Sometimes when analysing such data, it makes sense to disregard the alleles. I.e. I would like work with A1 and A2 only, where A2 now comprises A2*1 and A2*2. Likewise, I would like to reduce the GeneBs to B1, B2 and B3, where B1 comprises B1*1 and B1*2. Preferably, all combinations thereof should be supported.
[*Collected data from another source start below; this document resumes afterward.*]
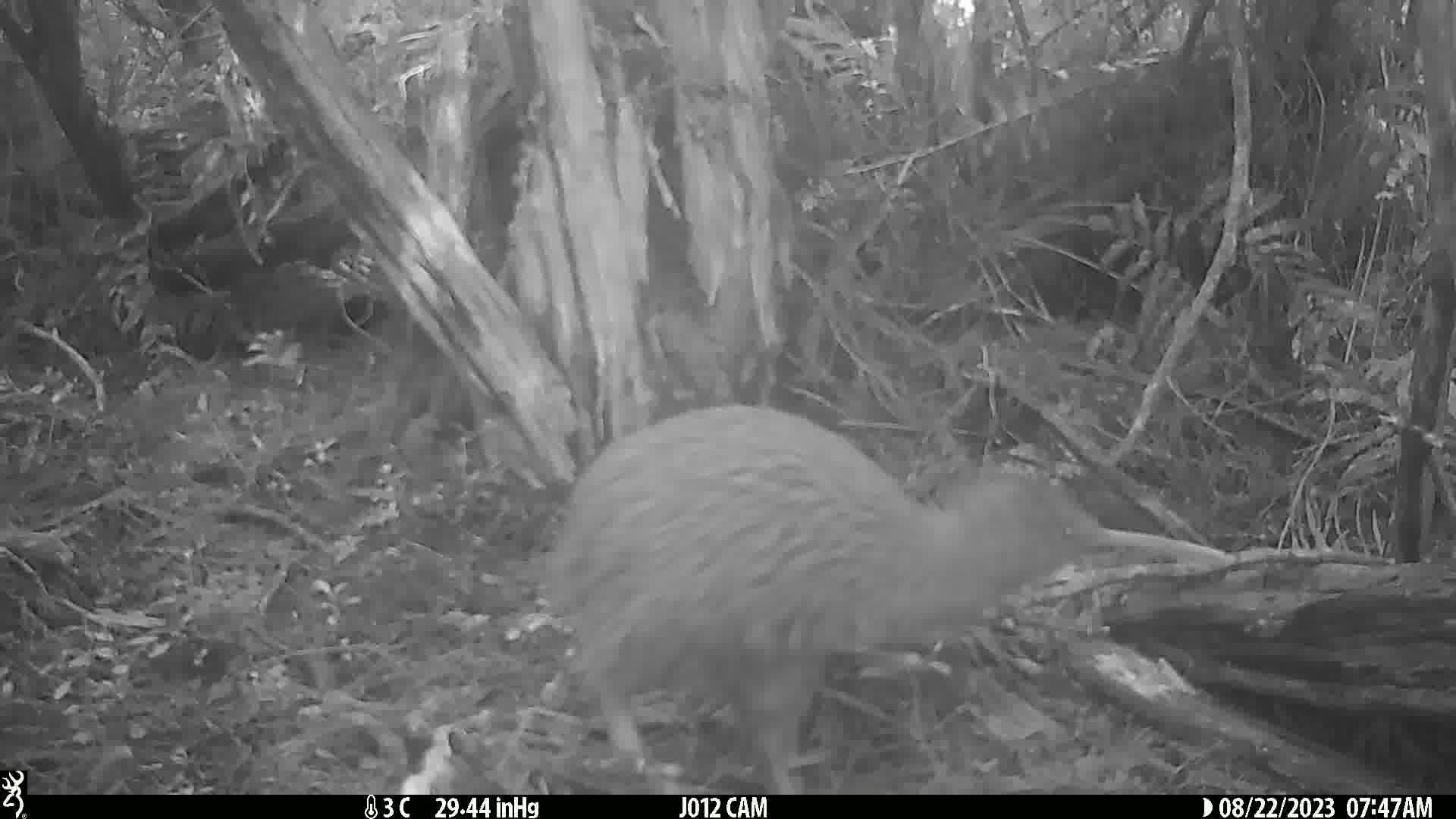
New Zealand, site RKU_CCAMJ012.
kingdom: Animalia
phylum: Chordata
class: Aves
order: Apterygiformes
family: Apterygidae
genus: Apteryx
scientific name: Apteryx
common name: kiwi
This would produce the following distributions:

-Eliminating allele level for GeneA:

GeneA (Discreet distribution) A1 0.5 A2 0.5

GeneB (Conditional distribution) B1*1|A1 0.3 B1*2|A1 0.1 B2*1|A1 0.1 B3*1|A1 0.5

B1*1|A2 0.6 B1*2|A2 0.9 B2*1|A2 0.1 B3*1|A2 0.4

-Eliminating allele level for GeneB:

GeneA (Discreet distribution) A1*1 0.5 A2*1 0.2 A2*2 0.3

GeneB (Conditional distribution) B1|A1*1 0.4 B2|A1*1 0.1 B3|A1*1 0.5

B1|A2*1 0.8 B2|A2*1 0.0 B3|A2*1 0.2

B1|A2*2 0.7 B2|A2*2 0.1 B3|A2*2 0.2

-Eliminating allele level for GeneA and GeneB:

GeneA (Discreet distribution) A1 0.5 A2 0.5

GeneB (Conditional distribution) B1|A1 0.4 B2|A1 0.1 B3|A1 0.5

B1|A2 0.75 B2|A2 0.05 B3|A2 0.2

Thanks for a great program, and for taking your time looking into this!

jmschrei commented 4 years ago

Howdy

Unfortunately there is nothing supported right now for doing that. You would probably have to go in and manually do such a collapse.